» **Work to be completed**
Reproduce the comments below about lost and preserved online history word for word, from the first sentence to the last.

» **Text provided**
I'd like to add, it's really nice when good people get recognized purely for their work, rather than because they're loud enough to be noticed. I very much appreciate people like yourself that take the time to look for the quiet ones like this.
Thank you so much again for your efforts, I sound brash but this really is inspiring and as you demonstrated and have indicated, we can all use our free time to easily make the world a little more accurate and better.
Glad that the information was preserved in the magazines, usenet messages and just text files. That will not happen with the modern web software, the internet is the dark ages of our time. All those Java,Flash amazing pieces of software and the stories of their creators will be gone long before the internet dies from LLM slop.
And Geocities, Vine, Google+, Anglefire, Tripod, Xoom, Homestead, Lycos communities, AOL Hometown, MSN Groups, 50megs.com, etc, etc.... not to mention small specialty sites like em411.com. All that content/history, just poof.
They found the Vine archives recently. Doesn't mean they'll get uploaded as Musk wants the new Vine to just be AI waifus. But the files still exist on a disk or tape somewhere.

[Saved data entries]
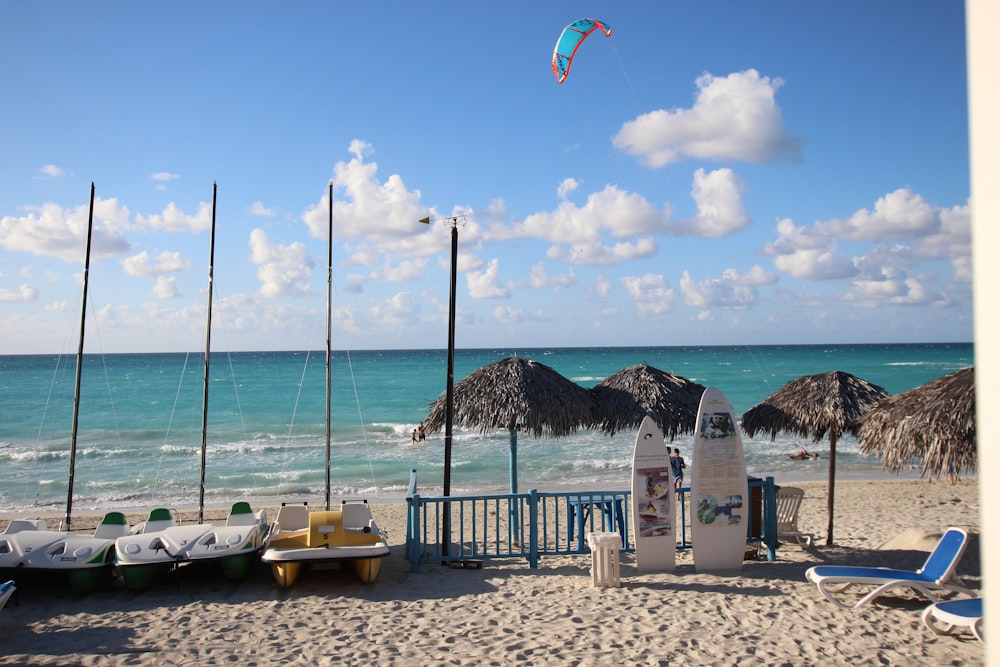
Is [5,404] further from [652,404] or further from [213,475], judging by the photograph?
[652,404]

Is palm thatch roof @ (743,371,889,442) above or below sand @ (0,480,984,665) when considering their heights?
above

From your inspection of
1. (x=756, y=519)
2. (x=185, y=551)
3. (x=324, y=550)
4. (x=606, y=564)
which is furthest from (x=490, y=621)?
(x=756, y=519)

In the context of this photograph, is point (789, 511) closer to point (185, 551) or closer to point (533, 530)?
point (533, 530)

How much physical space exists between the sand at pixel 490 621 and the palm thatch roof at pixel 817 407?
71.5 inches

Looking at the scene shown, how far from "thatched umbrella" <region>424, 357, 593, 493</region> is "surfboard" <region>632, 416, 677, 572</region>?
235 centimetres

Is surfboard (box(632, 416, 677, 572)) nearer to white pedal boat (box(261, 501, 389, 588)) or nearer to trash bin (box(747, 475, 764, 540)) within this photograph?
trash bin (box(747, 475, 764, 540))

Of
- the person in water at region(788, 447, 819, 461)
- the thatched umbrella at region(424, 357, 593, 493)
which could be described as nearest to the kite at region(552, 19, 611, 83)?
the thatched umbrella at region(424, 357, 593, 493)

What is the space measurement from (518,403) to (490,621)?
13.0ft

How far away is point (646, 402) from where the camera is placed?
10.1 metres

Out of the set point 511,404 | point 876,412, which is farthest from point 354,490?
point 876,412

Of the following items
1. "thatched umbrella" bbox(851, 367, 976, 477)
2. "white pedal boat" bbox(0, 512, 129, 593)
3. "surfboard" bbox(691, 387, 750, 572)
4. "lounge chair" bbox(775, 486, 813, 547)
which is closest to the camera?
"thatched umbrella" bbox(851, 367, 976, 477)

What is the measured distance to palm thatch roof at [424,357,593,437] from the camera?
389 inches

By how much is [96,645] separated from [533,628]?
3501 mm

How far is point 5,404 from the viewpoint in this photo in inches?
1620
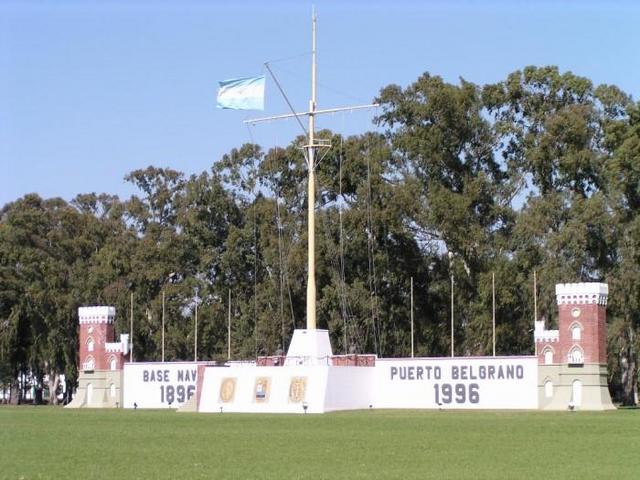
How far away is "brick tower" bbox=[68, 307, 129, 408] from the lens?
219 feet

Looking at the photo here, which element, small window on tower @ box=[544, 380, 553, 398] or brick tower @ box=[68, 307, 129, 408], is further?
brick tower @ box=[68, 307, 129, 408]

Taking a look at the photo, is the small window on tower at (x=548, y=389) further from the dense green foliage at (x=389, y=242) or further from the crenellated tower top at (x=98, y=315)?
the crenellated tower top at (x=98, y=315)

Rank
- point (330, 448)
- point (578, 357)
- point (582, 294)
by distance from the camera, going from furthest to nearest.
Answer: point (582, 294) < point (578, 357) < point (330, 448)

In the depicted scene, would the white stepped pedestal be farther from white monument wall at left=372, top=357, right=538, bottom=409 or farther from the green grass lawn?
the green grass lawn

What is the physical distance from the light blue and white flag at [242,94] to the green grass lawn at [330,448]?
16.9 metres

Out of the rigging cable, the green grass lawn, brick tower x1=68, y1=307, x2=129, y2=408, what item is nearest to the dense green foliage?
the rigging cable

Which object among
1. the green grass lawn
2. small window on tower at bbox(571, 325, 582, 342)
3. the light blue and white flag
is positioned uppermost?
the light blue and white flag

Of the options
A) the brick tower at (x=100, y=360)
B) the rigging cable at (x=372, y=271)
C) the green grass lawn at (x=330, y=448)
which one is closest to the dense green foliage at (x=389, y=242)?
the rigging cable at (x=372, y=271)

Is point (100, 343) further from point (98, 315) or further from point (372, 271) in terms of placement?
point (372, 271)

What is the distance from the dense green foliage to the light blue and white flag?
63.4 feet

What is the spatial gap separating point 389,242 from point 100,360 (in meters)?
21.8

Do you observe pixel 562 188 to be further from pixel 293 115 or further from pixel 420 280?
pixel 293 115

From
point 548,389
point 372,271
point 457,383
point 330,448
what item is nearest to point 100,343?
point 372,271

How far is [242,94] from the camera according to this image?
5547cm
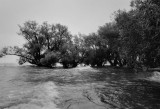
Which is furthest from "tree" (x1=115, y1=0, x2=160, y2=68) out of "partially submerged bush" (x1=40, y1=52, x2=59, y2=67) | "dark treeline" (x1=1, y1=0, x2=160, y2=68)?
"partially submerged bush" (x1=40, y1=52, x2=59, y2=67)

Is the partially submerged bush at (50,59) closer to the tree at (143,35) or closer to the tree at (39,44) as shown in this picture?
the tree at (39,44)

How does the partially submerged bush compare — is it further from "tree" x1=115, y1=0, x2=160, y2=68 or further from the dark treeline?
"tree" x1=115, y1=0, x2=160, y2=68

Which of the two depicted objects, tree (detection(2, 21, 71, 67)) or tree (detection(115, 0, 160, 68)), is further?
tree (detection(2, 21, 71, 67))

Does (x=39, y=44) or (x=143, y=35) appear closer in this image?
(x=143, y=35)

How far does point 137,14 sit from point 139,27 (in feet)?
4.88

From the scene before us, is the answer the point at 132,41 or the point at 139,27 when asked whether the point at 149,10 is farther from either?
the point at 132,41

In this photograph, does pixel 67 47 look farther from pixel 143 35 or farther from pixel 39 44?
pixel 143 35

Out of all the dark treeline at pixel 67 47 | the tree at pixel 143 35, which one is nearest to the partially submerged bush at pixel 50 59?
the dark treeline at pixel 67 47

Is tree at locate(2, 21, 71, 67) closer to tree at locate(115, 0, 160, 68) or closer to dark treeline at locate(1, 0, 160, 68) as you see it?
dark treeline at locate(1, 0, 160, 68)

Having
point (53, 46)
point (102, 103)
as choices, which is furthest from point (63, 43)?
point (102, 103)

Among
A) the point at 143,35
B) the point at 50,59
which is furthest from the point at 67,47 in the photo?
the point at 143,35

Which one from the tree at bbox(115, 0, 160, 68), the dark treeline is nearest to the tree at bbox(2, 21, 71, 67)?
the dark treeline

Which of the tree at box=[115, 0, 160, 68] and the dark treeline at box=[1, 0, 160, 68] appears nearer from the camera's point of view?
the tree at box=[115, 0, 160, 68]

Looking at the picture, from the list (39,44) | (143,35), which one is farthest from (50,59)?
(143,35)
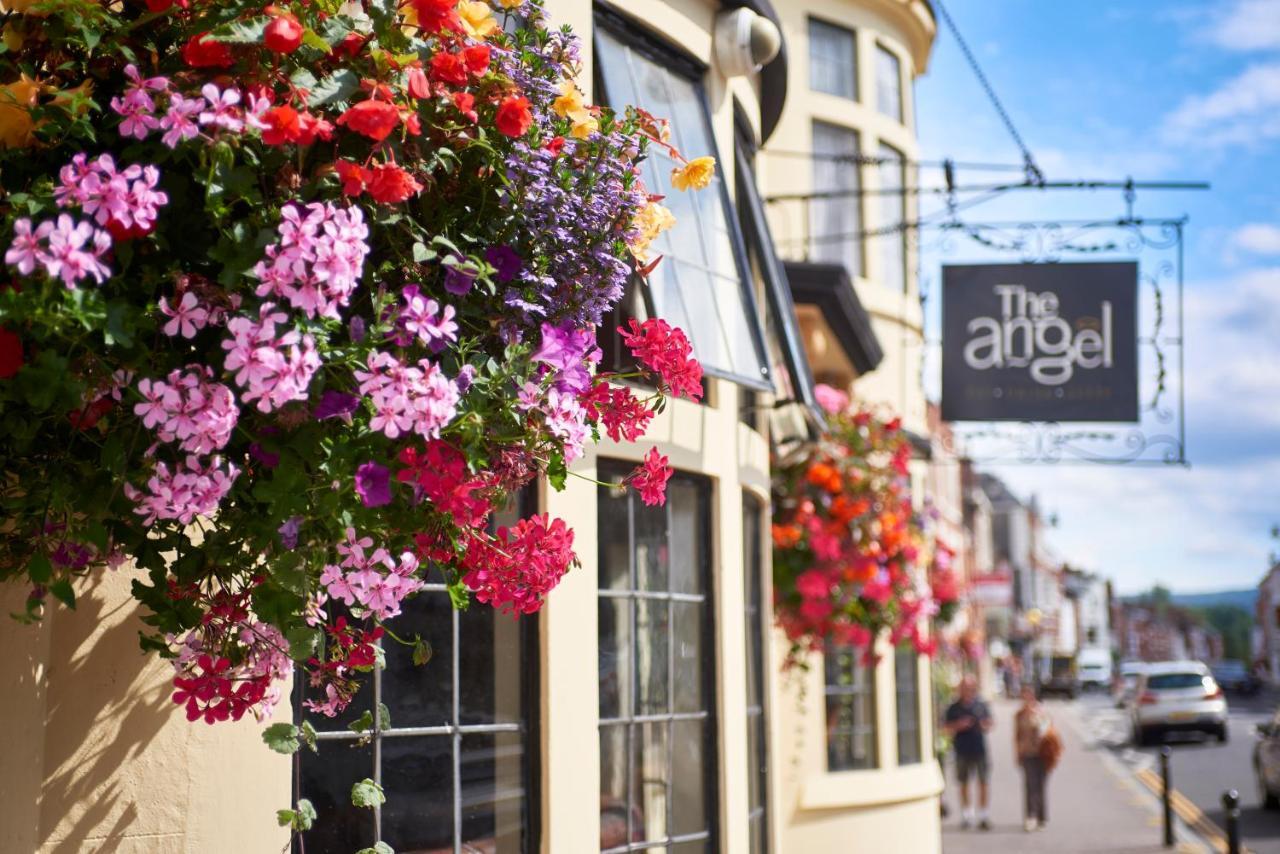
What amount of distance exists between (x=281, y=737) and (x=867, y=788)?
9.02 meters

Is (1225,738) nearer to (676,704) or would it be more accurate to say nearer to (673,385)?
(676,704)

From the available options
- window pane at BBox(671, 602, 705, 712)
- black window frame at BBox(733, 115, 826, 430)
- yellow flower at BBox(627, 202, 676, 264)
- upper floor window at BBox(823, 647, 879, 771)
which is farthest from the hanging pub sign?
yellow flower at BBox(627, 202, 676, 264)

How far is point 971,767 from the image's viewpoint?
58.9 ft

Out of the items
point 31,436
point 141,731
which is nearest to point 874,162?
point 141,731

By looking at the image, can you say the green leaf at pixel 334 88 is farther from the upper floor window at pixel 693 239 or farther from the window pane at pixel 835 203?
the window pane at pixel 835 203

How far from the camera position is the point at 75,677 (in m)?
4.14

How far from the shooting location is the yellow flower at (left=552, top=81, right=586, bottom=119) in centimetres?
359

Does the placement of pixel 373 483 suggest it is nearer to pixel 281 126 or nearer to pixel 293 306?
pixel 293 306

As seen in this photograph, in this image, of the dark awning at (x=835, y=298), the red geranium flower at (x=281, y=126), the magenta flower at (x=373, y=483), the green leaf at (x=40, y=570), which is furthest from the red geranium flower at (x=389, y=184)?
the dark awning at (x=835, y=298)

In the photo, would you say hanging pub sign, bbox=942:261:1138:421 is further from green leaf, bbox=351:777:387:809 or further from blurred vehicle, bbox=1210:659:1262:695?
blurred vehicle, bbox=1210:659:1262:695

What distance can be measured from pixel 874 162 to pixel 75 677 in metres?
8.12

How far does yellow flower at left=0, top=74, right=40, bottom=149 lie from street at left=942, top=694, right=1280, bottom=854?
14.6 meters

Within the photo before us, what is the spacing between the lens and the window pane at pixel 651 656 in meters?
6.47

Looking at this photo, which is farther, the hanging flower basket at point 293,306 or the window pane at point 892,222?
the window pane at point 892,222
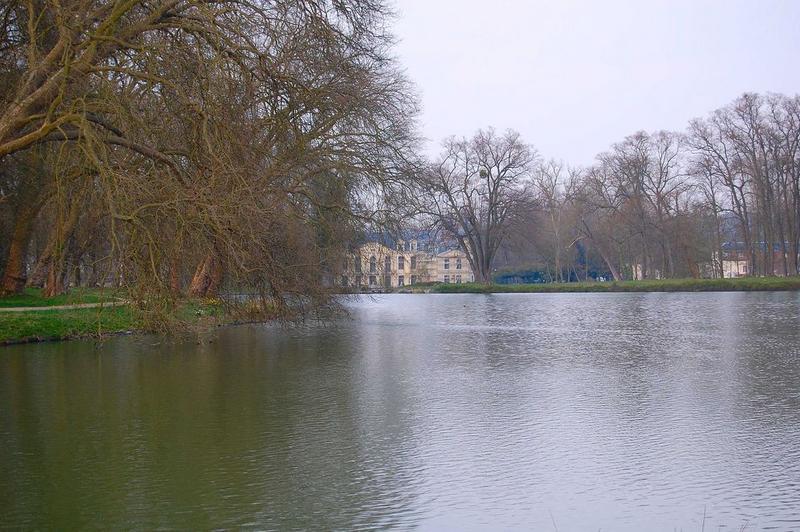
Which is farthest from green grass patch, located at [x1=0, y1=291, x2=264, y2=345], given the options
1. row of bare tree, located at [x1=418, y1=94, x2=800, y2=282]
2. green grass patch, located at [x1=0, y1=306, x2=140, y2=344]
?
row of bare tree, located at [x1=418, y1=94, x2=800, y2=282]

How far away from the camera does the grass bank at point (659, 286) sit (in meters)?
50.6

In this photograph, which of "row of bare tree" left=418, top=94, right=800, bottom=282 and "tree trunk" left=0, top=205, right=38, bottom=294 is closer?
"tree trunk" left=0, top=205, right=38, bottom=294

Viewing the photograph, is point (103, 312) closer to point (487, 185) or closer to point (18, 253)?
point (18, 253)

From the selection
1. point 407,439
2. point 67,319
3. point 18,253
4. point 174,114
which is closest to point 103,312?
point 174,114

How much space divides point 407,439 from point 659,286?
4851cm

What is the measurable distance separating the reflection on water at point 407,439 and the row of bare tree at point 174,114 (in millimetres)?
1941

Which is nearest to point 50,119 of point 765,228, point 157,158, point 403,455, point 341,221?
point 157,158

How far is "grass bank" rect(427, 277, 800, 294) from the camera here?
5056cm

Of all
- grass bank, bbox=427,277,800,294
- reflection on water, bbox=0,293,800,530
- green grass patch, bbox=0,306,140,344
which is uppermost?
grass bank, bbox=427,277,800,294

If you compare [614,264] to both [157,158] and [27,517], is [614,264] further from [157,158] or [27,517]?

» **Answer to this task**
I'd like to add, it's really nice when good people get recognized purely for their work, rather than because they're loud enough to be noticed. I very much appreciate people like yourself that take the time to look for the quiet ones like this.
Thank you so much again for your efforts, I sound brash but this really is inspiring and as you demonstrated and have indicated, we can all use our free time to easily make the world a little more accurate and better.
Glad that the information was preserved in the magazines, usenet messages and just text files. That will not happen with the modern web software, the internet is the dark ages of our time. All those Java,Flash amazing pieces of software and the stories of their creators will be gone long before the internet dies from LLM slop.
And Geocities, Vine, Google+, Anglefire, Tripod, Xoom, Homestead, Lycos communities, AOL Hometown, MSN Groups, 50megs.com, etc, etc.... not to mention small specialty sites like em411.com. All that content/history, just poof.
They found the Vine archives recently. Doesn't mean they'll get uploaded as Musk wants the new Vine to just be AI waifus. But the files still exist on a disk or tape somewhere.